----- Given passage

Fair enough – but, given values represented in “units of distance per tick”, how do I then rescale them to get the equivalent movement in “units of distance per ms” that you prefer?

You'd do the opposite of multiplying by your fixed dt (if you have 60FPS now, 1/60):

unitsPerSecond = yourUnits * 60;

Thats simply the invers of multiplying by the fixed “dt”.

And given those units, you can then scale them back to any framerate you want:

unitsPerFixedTick = unitsPerSecond * (1 / FPS);

You can store that factor in a constant that you can use throughout your code (then changing the actual framerate is a matter of changing that constant); or you make a “dt” variable that is passes to the functions that need it.

Sorry, I might not have explained the problem well enough.

The answer I'm looking for should involve calculus: how do I correctly rescale my simulation constants so that the paths generated by the simulation follow the same curve in time regardless of sampling frequency.

----------

• [Tasks to carry out]
a – In the discussion about rescaling simulation units, what does the asker say the answer they are looking for should involve?
b – Reproduce the discussion about rescaling simulation units from "And given those" up to and including "that need it.".
c – Carry the discussion about rescaling simulation units forward from its last line.

----- Records

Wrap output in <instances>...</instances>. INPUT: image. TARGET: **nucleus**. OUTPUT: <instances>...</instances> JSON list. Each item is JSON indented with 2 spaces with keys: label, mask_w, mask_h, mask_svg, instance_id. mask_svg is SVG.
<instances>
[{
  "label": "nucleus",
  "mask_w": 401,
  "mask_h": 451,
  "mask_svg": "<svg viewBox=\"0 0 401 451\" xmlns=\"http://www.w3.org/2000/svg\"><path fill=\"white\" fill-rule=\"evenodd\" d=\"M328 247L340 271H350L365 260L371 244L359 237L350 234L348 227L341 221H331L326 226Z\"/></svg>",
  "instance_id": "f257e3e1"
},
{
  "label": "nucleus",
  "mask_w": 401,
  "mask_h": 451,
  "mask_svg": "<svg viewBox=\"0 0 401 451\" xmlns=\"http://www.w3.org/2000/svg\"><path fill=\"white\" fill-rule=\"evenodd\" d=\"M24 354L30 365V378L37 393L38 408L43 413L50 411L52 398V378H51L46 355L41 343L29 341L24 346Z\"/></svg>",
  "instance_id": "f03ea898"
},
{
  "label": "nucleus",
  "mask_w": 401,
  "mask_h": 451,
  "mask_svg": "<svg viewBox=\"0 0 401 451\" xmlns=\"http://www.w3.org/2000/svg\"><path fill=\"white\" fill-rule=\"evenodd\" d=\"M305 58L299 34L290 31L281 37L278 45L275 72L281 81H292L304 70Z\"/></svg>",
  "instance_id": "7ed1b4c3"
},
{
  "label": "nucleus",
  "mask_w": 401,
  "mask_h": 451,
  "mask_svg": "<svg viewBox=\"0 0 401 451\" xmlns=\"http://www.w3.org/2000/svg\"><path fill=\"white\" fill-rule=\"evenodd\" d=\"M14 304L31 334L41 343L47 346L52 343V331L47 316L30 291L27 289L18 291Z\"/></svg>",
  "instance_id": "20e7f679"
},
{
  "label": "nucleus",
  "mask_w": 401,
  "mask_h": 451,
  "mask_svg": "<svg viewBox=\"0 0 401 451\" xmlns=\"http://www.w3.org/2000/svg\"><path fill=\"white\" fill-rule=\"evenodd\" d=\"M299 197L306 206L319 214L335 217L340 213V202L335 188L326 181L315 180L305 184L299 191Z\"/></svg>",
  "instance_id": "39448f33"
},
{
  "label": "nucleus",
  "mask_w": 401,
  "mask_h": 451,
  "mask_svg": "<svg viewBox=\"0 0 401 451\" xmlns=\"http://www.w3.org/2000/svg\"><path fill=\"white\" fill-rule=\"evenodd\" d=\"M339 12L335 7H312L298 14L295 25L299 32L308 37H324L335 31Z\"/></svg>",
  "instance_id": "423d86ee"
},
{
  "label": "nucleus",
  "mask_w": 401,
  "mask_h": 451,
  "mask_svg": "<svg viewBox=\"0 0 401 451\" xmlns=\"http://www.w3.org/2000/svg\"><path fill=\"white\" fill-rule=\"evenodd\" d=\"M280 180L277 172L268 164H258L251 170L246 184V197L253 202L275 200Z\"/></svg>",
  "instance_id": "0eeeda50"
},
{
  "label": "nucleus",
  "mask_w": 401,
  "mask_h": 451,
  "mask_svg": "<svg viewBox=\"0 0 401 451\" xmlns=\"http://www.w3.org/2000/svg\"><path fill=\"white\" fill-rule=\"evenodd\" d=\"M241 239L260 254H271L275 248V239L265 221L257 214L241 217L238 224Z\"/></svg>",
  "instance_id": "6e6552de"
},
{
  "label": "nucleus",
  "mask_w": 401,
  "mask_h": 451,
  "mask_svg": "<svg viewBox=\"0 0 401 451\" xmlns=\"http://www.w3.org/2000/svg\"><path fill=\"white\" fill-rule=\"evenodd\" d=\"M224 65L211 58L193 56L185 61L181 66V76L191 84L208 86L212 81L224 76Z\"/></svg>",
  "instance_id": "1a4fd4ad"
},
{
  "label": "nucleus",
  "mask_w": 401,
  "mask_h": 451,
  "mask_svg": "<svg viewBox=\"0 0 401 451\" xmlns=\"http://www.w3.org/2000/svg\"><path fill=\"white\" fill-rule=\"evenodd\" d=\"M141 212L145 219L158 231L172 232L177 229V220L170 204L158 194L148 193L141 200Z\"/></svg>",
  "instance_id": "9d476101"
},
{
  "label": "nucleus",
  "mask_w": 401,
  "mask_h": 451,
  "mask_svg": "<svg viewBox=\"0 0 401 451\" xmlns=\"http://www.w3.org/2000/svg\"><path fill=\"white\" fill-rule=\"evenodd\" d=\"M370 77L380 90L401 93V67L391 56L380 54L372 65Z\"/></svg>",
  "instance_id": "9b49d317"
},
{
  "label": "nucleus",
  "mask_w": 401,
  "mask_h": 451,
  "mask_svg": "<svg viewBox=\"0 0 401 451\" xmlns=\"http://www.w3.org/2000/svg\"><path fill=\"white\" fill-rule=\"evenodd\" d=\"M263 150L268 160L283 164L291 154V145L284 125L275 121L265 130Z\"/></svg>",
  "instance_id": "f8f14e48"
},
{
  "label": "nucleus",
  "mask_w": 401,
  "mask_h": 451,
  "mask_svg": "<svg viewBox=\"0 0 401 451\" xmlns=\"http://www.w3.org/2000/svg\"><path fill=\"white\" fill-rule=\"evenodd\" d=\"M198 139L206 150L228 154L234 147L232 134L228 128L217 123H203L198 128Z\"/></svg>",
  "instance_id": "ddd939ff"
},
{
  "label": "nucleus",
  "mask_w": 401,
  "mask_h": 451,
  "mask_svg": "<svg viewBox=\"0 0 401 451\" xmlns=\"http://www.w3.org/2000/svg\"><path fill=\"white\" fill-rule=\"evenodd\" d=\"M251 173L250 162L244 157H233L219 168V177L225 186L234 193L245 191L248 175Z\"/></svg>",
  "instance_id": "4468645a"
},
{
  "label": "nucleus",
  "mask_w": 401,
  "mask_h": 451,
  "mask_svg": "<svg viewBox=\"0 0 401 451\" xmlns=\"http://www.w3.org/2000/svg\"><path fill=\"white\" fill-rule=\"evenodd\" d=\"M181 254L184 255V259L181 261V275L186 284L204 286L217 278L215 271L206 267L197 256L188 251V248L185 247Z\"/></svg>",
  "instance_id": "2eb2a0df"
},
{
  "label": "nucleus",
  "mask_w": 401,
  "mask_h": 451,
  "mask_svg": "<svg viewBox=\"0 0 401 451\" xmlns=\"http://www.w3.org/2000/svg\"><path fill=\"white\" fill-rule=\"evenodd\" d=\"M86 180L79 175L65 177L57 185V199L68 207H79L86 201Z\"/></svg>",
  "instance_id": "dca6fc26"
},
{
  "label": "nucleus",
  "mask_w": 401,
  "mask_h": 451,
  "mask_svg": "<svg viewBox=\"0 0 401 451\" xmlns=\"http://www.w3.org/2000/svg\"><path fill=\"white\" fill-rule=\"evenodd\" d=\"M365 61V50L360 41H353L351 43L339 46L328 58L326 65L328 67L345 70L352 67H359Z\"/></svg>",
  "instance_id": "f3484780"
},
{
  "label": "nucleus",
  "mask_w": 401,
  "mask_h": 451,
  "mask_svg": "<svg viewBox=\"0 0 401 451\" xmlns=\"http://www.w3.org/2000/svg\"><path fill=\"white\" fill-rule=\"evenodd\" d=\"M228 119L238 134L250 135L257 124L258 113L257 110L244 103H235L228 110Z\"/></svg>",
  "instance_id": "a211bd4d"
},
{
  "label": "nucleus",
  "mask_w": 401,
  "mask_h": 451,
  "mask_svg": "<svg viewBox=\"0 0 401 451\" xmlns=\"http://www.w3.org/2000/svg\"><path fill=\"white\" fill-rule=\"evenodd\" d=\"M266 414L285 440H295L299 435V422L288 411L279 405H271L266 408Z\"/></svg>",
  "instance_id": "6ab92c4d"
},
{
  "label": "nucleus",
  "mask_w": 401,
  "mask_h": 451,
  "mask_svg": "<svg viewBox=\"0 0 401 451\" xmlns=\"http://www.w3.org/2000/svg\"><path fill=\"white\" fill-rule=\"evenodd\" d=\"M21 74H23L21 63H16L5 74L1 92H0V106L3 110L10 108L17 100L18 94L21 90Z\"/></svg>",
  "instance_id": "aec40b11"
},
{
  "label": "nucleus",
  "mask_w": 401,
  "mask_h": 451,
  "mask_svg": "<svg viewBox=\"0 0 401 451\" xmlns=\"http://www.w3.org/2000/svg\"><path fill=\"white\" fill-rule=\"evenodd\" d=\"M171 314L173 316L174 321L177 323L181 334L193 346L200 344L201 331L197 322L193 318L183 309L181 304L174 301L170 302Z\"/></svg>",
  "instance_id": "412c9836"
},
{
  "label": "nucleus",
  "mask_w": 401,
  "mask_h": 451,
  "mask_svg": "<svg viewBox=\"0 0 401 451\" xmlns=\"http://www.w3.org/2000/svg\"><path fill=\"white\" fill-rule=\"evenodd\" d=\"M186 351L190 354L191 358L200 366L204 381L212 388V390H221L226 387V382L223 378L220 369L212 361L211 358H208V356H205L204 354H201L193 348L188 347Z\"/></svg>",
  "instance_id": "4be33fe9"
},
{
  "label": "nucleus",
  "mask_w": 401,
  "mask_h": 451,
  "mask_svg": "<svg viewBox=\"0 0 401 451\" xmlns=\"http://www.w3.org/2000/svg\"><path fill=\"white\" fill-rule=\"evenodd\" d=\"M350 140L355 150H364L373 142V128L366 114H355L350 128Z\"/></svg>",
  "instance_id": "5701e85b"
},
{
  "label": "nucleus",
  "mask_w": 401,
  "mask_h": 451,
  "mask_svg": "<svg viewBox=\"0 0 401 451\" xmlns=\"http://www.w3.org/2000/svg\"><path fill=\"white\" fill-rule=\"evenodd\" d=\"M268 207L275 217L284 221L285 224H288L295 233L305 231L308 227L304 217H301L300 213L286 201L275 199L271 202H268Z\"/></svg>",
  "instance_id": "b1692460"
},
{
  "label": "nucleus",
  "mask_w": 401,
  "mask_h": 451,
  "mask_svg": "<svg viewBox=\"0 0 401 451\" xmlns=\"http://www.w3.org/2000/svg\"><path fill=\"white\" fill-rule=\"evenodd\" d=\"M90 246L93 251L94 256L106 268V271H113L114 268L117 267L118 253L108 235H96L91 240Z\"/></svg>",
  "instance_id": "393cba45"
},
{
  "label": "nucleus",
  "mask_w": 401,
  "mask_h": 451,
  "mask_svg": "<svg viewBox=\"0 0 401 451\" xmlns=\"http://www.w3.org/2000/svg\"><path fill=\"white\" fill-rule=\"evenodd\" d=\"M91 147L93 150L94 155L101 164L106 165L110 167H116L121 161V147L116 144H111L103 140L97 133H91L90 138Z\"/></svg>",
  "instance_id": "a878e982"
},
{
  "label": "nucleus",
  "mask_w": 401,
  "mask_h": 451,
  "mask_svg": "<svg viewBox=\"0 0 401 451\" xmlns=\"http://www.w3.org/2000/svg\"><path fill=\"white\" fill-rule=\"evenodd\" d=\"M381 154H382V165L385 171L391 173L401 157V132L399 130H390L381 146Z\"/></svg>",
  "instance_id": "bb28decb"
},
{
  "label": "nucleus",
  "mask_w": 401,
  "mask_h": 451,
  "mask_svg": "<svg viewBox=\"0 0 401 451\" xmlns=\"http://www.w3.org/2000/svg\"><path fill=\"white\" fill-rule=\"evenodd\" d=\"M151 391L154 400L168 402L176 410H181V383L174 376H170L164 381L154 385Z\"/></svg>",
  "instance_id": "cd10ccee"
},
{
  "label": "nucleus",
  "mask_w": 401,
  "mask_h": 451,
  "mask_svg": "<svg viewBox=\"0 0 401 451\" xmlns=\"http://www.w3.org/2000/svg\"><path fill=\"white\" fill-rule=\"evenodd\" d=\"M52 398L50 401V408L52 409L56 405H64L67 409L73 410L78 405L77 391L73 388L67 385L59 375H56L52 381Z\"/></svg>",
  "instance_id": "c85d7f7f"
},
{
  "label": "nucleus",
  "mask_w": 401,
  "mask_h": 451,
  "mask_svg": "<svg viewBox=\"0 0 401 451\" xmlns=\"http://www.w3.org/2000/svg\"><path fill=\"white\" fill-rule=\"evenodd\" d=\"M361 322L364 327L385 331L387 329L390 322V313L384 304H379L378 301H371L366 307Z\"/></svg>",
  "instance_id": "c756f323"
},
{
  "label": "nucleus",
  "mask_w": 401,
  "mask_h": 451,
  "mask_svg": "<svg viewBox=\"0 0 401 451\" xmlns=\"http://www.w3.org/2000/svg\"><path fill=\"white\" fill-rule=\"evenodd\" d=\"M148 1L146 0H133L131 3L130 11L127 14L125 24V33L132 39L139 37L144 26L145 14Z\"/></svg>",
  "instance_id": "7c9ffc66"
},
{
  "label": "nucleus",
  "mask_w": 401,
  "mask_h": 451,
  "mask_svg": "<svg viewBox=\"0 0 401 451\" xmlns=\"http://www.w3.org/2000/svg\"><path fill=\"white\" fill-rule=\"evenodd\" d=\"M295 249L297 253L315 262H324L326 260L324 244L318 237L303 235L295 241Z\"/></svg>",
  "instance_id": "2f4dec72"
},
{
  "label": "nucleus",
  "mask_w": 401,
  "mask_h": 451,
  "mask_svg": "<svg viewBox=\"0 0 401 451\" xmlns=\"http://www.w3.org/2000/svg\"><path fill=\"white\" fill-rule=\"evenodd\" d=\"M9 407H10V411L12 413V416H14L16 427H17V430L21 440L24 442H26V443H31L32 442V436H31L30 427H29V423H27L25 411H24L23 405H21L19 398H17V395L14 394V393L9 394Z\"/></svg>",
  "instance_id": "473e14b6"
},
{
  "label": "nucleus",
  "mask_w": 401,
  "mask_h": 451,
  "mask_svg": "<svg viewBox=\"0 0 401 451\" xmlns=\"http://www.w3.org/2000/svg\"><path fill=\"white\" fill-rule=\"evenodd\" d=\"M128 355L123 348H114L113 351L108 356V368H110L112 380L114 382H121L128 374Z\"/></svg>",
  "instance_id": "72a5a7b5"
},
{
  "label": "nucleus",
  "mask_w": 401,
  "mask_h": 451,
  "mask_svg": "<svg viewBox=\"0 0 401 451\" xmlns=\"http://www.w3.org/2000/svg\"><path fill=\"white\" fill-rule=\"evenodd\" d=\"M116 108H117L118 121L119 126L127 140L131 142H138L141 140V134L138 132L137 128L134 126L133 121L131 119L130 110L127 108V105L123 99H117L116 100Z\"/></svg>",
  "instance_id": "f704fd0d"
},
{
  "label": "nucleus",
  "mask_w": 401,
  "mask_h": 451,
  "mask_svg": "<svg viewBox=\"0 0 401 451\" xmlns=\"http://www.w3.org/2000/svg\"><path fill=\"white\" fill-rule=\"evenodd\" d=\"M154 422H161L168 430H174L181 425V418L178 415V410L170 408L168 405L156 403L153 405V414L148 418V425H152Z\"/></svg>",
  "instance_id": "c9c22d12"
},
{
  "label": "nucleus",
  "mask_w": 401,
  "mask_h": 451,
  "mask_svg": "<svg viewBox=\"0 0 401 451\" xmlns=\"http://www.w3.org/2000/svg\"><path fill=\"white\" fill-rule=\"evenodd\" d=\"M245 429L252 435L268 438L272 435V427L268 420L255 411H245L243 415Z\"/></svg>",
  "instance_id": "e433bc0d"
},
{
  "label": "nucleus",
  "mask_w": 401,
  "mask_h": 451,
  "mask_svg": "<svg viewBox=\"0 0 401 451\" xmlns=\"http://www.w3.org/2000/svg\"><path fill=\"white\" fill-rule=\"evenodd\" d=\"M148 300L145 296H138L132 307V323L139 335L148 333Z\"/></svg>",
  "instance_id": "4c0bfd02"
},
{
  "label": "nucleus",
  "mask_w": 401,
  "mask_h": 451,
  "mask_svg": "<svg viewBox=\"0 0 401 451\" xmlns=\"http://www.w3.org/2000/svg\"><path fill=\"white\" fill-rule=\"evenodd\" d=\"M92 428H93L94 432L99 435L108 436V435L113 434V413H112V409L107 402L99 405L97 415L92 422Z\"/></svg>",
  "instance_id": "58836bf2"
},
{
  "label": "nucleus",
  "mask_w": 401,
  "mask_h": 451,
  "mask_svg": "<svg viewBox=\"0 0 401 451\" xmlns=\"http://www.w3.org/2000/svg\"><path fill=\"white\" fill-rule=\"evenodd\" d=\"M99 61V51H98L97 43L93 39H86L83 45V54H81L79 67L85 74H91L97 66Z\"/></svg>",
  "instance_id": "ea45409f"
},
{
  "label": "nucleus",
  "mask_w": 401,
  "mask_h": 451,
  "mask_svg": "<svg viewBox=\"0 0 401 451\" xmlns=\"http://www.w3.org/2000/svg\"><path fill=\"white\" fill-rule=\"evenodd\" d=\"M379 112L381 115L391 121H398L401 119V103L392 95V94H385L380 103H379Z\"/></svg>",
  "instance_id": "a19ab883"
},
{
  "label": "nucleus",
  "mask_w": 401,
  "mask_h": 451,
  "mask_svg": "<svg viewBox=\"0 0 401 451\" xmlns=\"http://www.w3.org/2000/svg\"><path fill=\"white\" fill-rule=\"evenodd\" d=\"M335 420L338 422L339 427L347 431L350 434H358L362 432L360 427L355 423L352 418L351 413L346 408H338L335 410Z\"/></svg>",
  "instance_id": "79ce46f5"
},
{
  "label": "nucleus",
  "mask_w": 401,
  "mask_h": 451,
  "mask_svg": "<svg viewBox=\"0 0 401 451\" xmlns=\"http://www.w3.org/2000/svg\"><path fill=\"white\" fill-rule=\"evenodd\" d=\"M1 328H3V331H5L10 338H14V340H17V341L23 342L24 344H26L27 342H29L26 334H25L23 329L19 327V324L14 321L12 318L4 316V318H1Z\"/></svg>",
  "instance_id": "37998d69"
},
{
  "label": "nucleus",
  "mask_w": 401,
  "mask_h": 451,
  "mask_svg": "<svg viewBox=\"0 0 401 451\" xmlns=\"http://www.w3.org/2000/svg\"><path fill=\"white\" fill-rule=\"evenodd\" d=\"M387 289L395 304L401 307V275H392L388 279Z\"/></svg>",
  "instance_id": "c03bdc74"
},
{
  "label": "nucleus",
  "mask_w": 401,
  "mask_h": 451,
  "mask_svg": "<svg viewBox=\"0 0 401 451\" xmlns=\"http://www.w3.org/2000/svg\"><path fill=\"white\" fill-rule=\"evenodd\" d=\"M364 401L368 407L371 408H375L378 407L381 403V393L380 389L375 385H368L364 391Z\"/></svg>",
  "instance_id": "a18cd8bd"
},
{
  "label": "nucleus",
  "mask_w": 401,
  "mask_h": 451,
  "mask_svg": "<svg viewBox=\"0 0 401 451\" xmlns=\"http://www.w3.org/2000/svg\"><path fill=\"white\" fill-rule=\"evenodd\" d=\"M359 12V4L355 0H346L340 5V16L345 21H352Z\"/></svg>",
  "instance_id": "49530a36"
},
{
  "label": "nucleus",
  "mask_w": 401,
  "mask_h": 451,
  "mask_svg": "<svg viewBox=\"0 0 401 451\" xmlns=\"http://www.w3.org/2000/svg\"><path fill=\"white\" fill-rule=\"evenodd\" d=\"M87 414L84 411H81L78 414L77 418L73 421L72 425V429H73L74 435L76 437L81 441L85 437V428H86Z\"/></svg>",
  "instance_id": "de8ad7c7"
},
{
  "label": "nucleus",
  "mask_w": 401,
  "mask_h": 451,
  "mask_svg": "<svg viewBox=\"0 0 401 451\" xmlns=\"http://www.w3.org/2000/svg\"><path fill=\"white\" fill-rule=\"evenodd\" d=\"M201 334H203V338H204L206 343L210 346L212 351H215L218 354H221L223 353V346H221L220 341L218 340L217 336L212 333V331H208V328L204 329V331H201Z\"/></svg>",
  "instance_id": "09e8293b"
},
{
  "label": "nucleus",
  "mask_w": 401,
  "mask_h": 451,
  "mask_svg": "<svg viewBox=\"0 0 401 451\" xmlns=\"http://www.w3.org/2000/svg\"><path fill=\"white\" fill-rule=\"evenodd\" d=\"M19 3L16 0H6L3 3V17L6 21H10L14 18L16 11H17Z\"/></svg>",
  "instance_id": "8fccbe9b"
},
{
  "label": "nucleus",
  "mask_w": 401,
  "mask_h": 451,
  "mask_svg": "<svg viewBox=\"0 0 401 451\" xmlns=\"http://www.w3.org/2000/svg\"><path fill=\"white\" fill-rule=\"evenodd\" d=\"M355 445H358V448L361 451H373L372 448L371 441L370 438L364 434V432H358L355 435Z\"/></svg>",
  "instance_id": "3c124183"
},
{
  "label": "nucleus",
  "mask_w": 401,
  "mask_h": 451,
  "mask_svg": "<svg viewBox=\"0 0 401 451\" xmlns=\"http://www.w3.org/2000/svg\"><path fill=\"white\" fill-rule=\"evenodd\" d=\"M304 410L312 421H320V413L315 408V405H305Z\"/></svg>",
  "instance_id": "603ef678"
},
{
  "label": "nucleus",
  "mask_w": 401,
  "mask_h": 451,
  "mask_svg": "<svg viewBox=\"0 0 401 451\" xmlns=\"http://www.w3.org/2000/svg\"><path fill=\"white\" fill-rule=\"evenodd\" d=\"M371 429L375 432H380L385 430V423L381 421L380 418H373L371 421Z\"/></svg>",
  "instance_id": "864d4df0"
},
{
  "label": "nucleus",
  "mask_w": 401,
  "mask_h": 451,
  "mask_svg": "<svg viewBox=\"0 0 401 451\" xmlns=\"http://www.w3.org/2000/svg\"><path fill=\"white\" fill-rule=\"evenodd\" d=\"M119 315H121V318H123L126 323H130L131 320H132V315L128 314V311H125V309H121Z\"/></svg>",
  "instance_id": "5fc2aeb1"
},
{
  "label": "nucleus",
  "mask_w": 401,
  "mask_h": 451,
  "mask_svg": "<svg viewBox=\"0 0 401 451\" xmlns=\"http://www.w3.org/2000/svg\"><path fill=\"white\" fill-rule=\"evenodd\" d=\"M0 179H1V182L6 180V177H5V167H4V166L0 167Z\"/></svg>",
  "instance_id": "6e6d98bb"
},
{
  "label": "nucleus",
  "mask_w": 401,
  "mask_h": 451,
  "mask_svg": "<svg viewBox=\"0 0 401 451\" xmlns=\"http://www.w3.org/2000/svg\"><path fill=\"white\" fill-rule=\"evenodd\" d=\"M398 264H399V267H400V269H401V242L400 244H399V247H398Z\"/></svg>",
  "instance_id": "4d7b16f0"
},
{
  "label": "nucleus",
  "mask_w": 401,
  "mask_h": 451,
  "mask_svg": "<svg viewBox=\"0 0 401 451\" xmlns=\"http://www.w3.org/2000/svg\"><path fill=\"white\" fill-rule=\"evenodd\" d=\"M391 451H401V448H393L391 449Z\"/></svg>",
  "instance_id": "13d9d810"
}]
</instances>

----------

• [Results for the exercise]
a – Calculus.

b –
And given those units, you can then scale them back to any framerate you want:

unitsPerFixedTick = unitsPerSecond * (1 / FPS);

You can store that factor in a constant that you can use throughout your code (then changing the actual framerate is a matter of changing that constant); or you make a “dt” variable that is passes to the functions that need it.

c –
Your proposed solution will work only for terms which effect the position linearly, like velocity (i.e what you propose is the correct approach for calculating “A_to_B_vel”).

However, unfortunately such an approach doesn't work for the acceleration ("A_to_B_acc") and exponential decay ("A_to_B_damp") terms, because their effect on the position of the object is non-linear. This implies that the rescaling formulas need to be non-linear.

For the acceleration term, I would expect to see an expression that includes “dt*dt” somewhere in the answer. For viscous drag I'd imagine there's a pow() or something, since the curve is exponential.